The testing must be deliverable by Licensed Operators else the Industry may collapse, unable to meet seasonal and peak demands or the needs of The Travelling Public in London.
Our proposal will meet the legal requirement of The Act, the needs of The Travelling Public and the working realities of the Private Hire Operator.
A gravy train of testing centers, knowledge type schools and the squandering of valuable resources developing inappropriate, expensive, computer based, testing systems must not be allowed to happen.
If TfL gets this wrong the smaller, more vulnerable Private Hire businesses that are often the only form of 'door to door' transport in some parts of London will go out of business. Prices will rocket, driver supply will be decimated and parts of the Industry will be driven underground.
A key fact to remember is that ‘in car’ technology will overcome regulatory requirements in the near future so there is no point over prescribing at this critical time for The Industry.

Area restrictions
We agree with TfL’s position: -
Due to the nature of the business involved in the Private Hire Trade TfL are in favour of a topographical test, which enables drivers to work in all parts of London. ***

It is considered that this approach will allow flexibility of employment, ensuring that there are no restrictions upon drivers as to which operating centre they can work from.
*** Private Hire not only operates through, inside and outside London, but nationally and internationally. Therefore any wording in the regulations would need to reflect this and not be restricted to just London.

Fit and proper requirements - Particular comments invited:

Are there any further factors TfL should consider in reviewing ‘good character’? Whilst TfL may not necessarily debar applicants with particular convictions or cautions, how should we view these?
Fit and proper requirements
The fit and proper requirements should not be too prescriptive on driving offences but should be firm on sexual and violent criminal offences.
Some potential drivers may be put off applying for a licence because they wrongly believe that a minor offence or some insignificant matter from their distant past may preclude them from being a Private Hire Driver.
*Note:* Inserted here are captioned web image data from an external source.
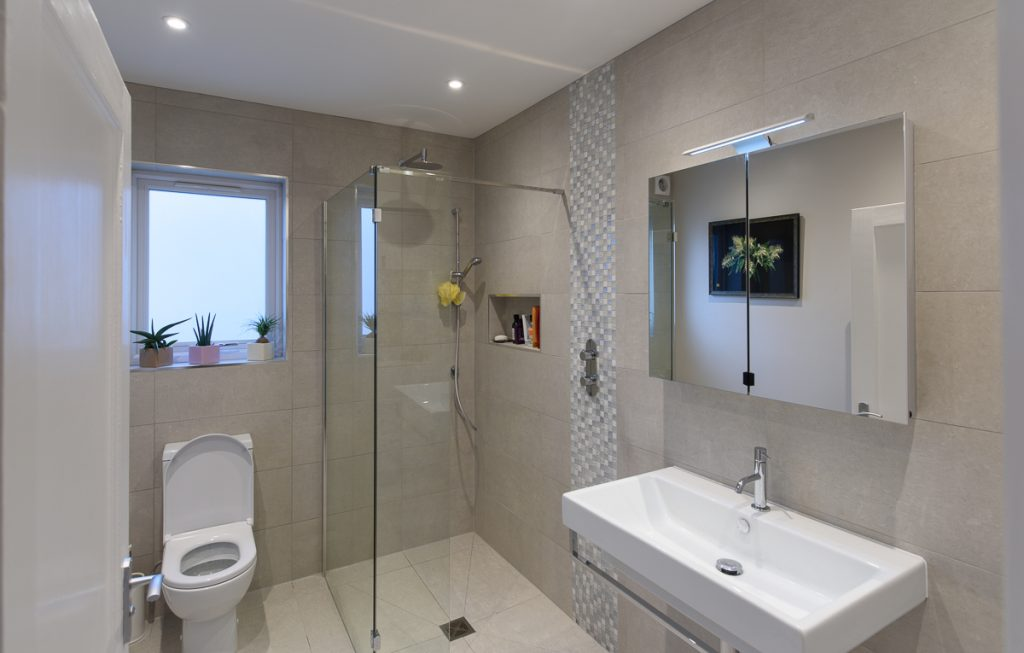 Bathroom Installation Teddington 2017   Sticks   Stones   Bathrooms and  Flooring   Design and Instalation. Bathroom Installation Teddington 2017   Sticks   Stones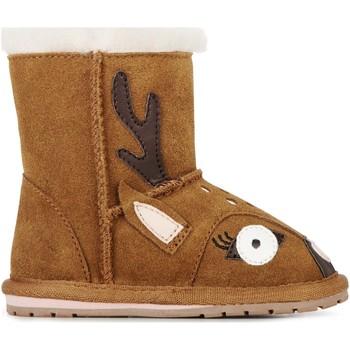Topánky Deti Snehule  EMU Deer Walker Chestnut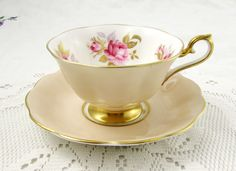 Royal Albert Tea Cup and Saucer with Pink Roses Vintage Bone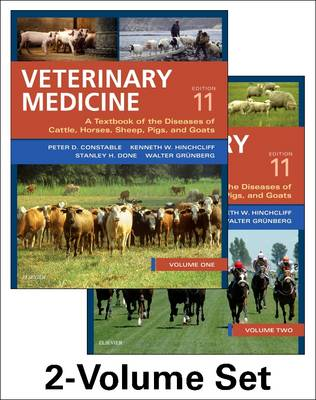 9780702052460 - Veterinary Medicine: A Textbook of the Diseases of Cattle, Horses, Sheep, Pigs and Goats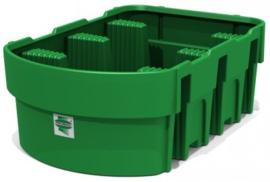 Vloeistof opvangbak inhoud van 1050 l gemaakt van kunststof voor PK en IBC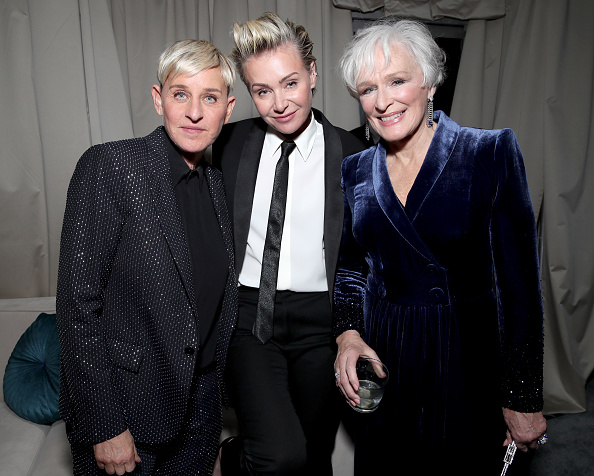 The Beverly Hilton Hotel「Netflix 2020 Golden Globes After Party」:写真・画像(11)[壁紙.com]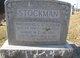 Profile photo:  Annie Mehaly Charlotte <I>Kimmel</I> Stockman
TfL would be wise to emphasise that all applications will be considered and rejection is subject to a right to appeal.
- Criminal Record Checks
Whatever criminal record checking process is enabled it should be able to determine suitable drivers in real time. Taxi drivers who are taking the knowledge can be screened whilst awaiting testing, however Private Hire operators need to obtain drivers more quickly.
The need to take on Private Hire Drivers seasonally and quickly must be preserved and the criminal checking system should be instant in today’s electronic world.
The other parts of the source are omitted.